Ethnie, nation, culture, identité : tous ces termes ont en commun d'avoir fait un retour en force dans le vocabulaire politique de ces dernières années. A la faveur de mouvements sociaux, de plusieurs guerres et des écrits les décrivant, ils ont réactivé un questionnement à la fois sociologique, politique et philosophique que l'on croyait étranger à la modernité : celui de la nature culturelle des frontières qui séparent les communautés humaines.
Dans L'Imbroglio ethnique, René Gallissot, Mondher Kilani et Annamaria Rivera unissent leurs efforts pour explorer le glossaire de la sociographie contemporaine suscitée par les questions d'identité culturelle. L'entreprise est pédagogique et explore le champ mitoyen aux sciences politiques et à l'anthropologie classique : citoyenneté, nationalité, identité, culture, ethnicité, racisme, stéréotypes, préjugés linguistiques... Sous ce dehors encyclopédique, l'entreprise s'avère toutefois animée par un souci particulier : celui de démonter les illusions communes qui s'attachent à l'usage de ces termes, et notamment celle qui consiste à croire qu'ils pourraient servir à désigner des objets stables et facilement reconnus.
Dans ces domaines, un peu d'histoire éclaire beaucoup : si la notion de « culture » a rencontré le succès scientifique et médiatique qu'on lui connaît aujourd'hui, c'est d'abord parce qu'elle a permis, au début de ce siècle, de faire pièce à l'ancienne théorie raciale des anthropologues, qui vouait les peuples colonisés à la domination illimitée. Il y avait là un progrès.

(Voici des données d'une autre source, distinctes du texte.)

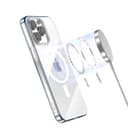 Green Lion Magsafe Delgado Case for iPhone 15 Pro Max - Clear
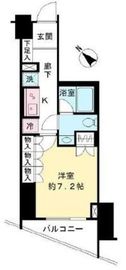 ピアース初台センティア 7階 間取り図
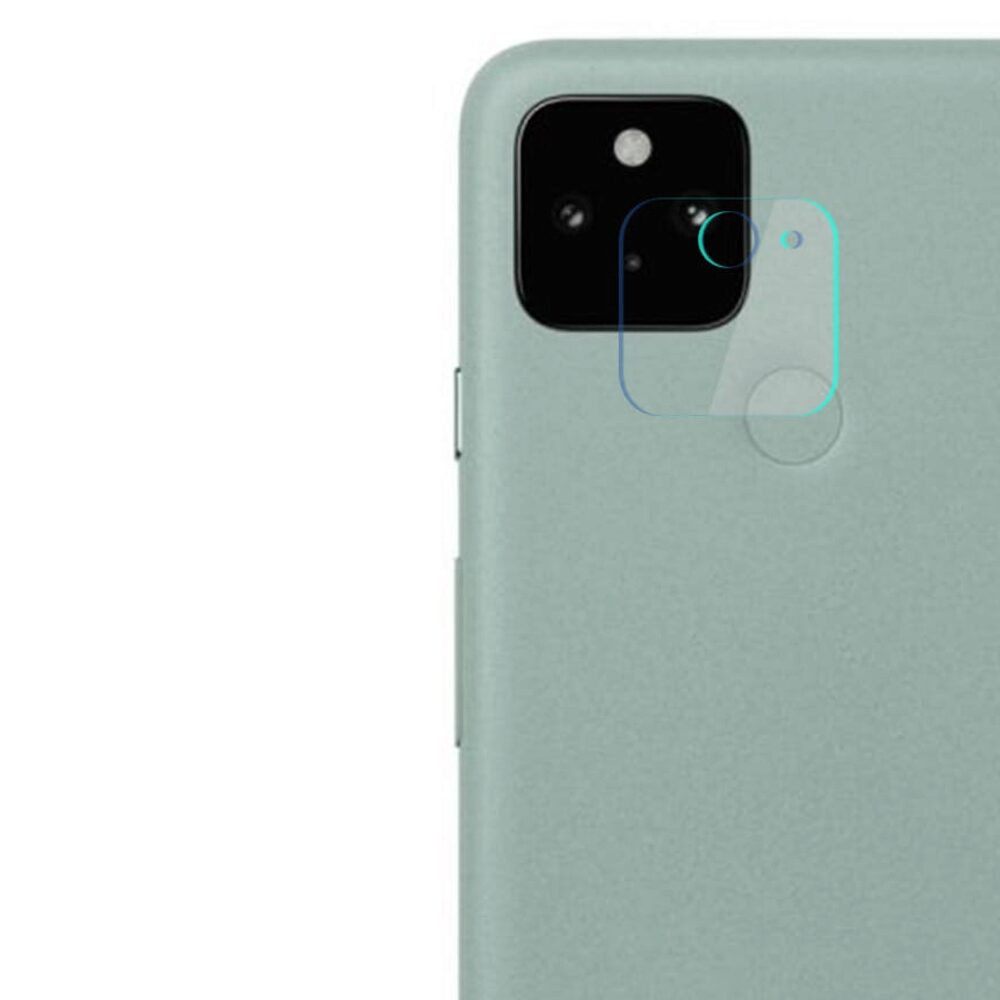 Set 4xFolie Protectie Sticla Flexibila 3MK pentru Camera Google Pixel 5, Structura Incasabila, 7H, 0.2 mm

Mais, souligne A. Rivera, son usage contemporain est ambigu : s'il lui arrive d'intervenir pour la défense de minorités opprimées, elle sert aussi à perpétuer un différencialisme qui n'est pas loin de l'idée de race, et peut supporter tous les nationalismes, xénophobies et ethnocentrismes.
A. Rivera nous invite donc à dépasser cet embarras de la culture dénoncé par James Clifford, et à renoncer à tout usage essentialiste de la notion : les cultures ne sont ni des traditions, ni des mentalités, mais des représentations construites par l'histoire, peu durables et activées au fil des circonstances. Dans le contexte actuel, l'appel aux cultures et aux rhétoriques de l'authenticité serait « l'expression de stratégies identitaires de défense de la part de groupes sociaux dominés ou exclus ». La position est donc clairement - pour parler le jargon actuel - « anticulturaliste », et suggère qu'il n'y a guère de pertinence, sinon aucune, à tenter d'expliquer des faits sociaux par l'existence de traditions culturelles (arabo-musulmane ou judéo-chrétienne).